Kullanırken Ar-Ge
Uzun yıllar hizmet edecek, depreme dayanıklı konut ve iş yeri binalarını imal ederken kullandığımız ürünleri değişen ve gelişen teknolojiye göre değiştirmekte zorlanıyoruz. Yeni keşfedilen bir ürün için çok iyi, çok kaliteli deniliyor. Fakat bu ürün ile ilgili araştırma geliştirme yapıldı mı? diye sorduğumuzda net cevap alamıyoruz.
Maalesef yeni çıkan ürünler, kullanılarak sahada test ediliyor. Bu durum, konut üretimi yapan firmalara, yeni bir ürünü tercih etme noktasında çok ciddi sıkıntı oluşturuyor. Müşteriler tarafından arka planda böyle bir sıkıntı olduğu bilinmediğinden yenilikçi olmamak konusunda yoğun eleştiri yapılıyor. Fakat ürün tercihlerinde, yeniden ziyade uzun yıllar testten geçmiş ürünleri tercih etmemiz gerekiyor. Çok hızlı gelişen dünyada bu konuda yeterince Ar-Ge yapılamıyor. Ar-Ge’ler daha çok suni ortamlar oluşturularak yapılıyor. Doğal olayların ürünlere mevsimsel olarak nasıl tepki vereceği bir veya iki yıllık çalışma neticesinde ortaya çıkıyor. Üretici firmalara biz bunları sorduğumuzda, “Olur mu, altı aydır bu ürün makineye bağlı test ediliyor. Hiçbir sıkıntı yaşamazsınız merak etmeyin” deniliyor.

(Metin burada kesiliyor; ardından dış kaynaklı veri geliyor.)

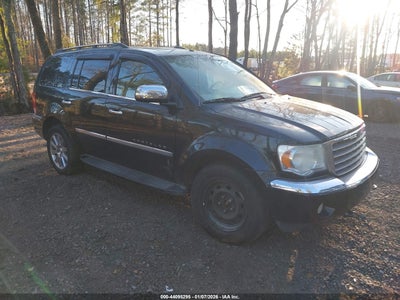CHRYSLER ASPEN 2009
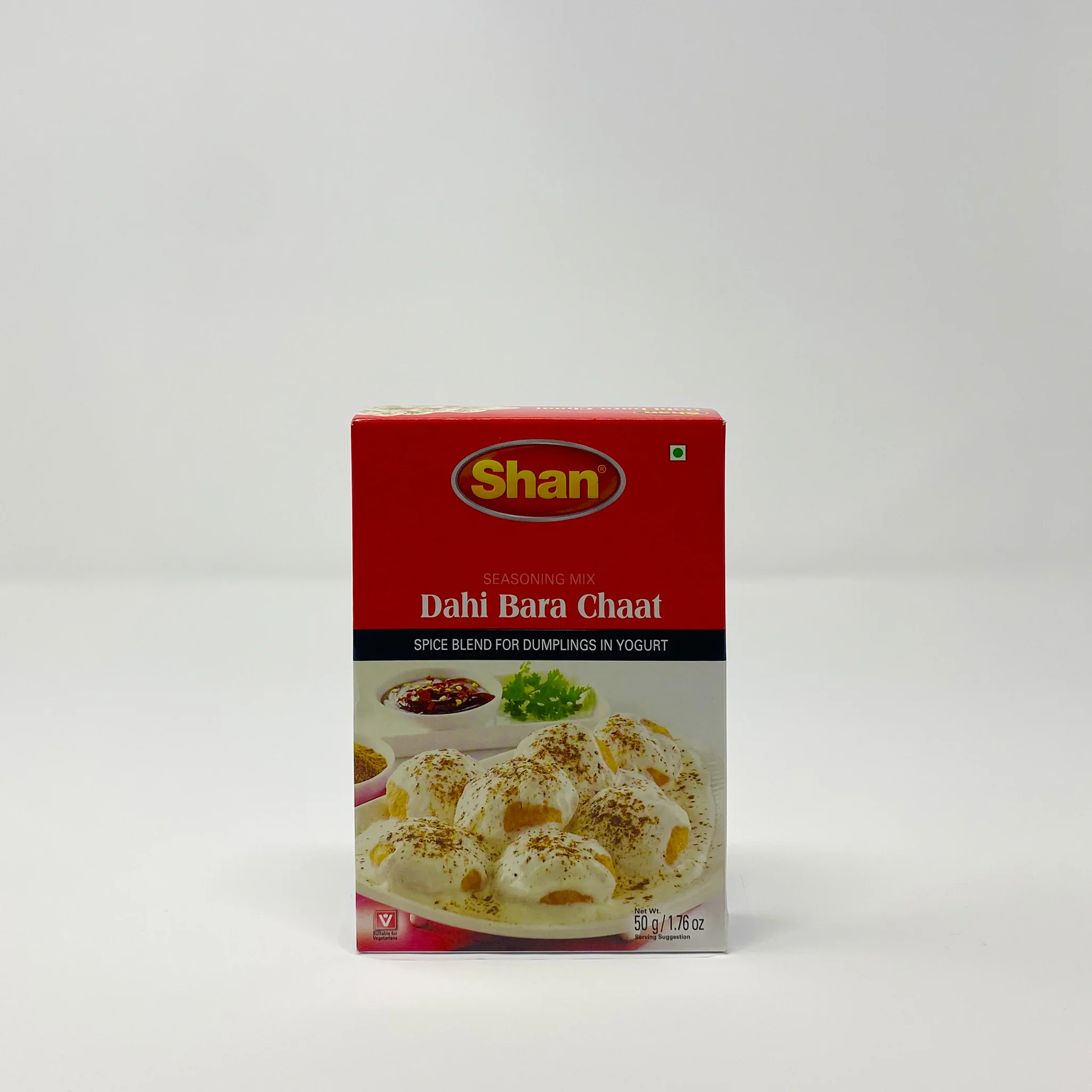 Shan Dahi Bara Chaat 50g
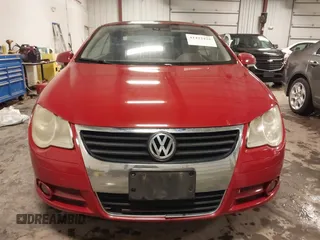 2007 Volkswagen Eos 2.0T with VIN WVWFA71F67V015635, listed as a IAAI auction lot 41422428 with 192,926 mi miles and . Bid and sale history available at DreamBid. Image 13.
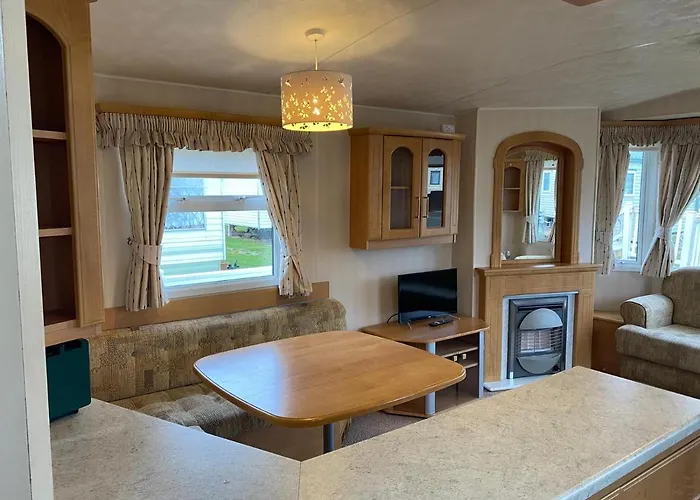 The Atlas Everglade Caravan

Firmanın ürettiği yeni model bir kapı kolunu tavsiye etmesi üzerine kullanabiliyorsunuz. Klasik olmasın biraz daha yenilikçi olalım diye düşünebiliyorsunuz. Firma istediği kadar kurumsal olsun, araştırma geliştirme noktasında ciddi bir yatırımı yoksa maalesef sınıfta kalıyor. Kullandığımız bu yeni kapı kolu, müşteriye konutları pazarlarken çok çekici geliyor. Kullanıma başlandığında birinci yıldan sonra çok ciddi kararma ve soyulma yaşanıyor. Tabii bu durum konutun üretimini yapan firmaya fatura ediliyor. Kalitesiz malzeme kullanmış deniliyor. Ama o malzemeyi üreten firma elli yıllık köklü bir firma. Tabii işin o tarafı müşteriyi ilgilendirmiyor. Bunun gibi çok fazla örneklendirme yapabiliriz.
Meselâ, PVC doğramaların contaları ile ilgili firmanın yeni bir conta firmasını tercih etmesi ve bu contaların bir senede kış ve yaz gördükten sonra ufalanması Ar-Ge konusunun ne kadar önemli olduğunu bizlere özetle göstermektedir. Contanın bu kadar kısa sürede sıkıntı yapması ile ortaya çıkan maddi zarar ve ziyanın büyüklüğü tarif edilemez. Fakat firmaya bunu ilettiğinizde aldığınız cevap inanılır gibi değil: “Bir parti, farklı bir yerden conta aldık. Bundan biz de memnun kalmadık. Ama şu an böyle bir sıkıntımız yok.”
Konut veya iş yeri alan müşterilerin ne kadar mağdur olduğu önemsenmiyor. Bir contanın Ar-Ge eksikliği ile onlarca kişi ve kurumların olaya dahil olması ve mağduriyetlerin yaşanması gerçekten büyük sıkıntı oluşturmaktadır.
Uzun vadeli hizmet edecek binaları yaparken bizler Ar-Ge’si sağlam olan firmaların ürünlerini tercih etme noktasında bilinçli olmalıyız. Sokağa atacak tek kuruşumuz olmadığının farkında olmalıyız.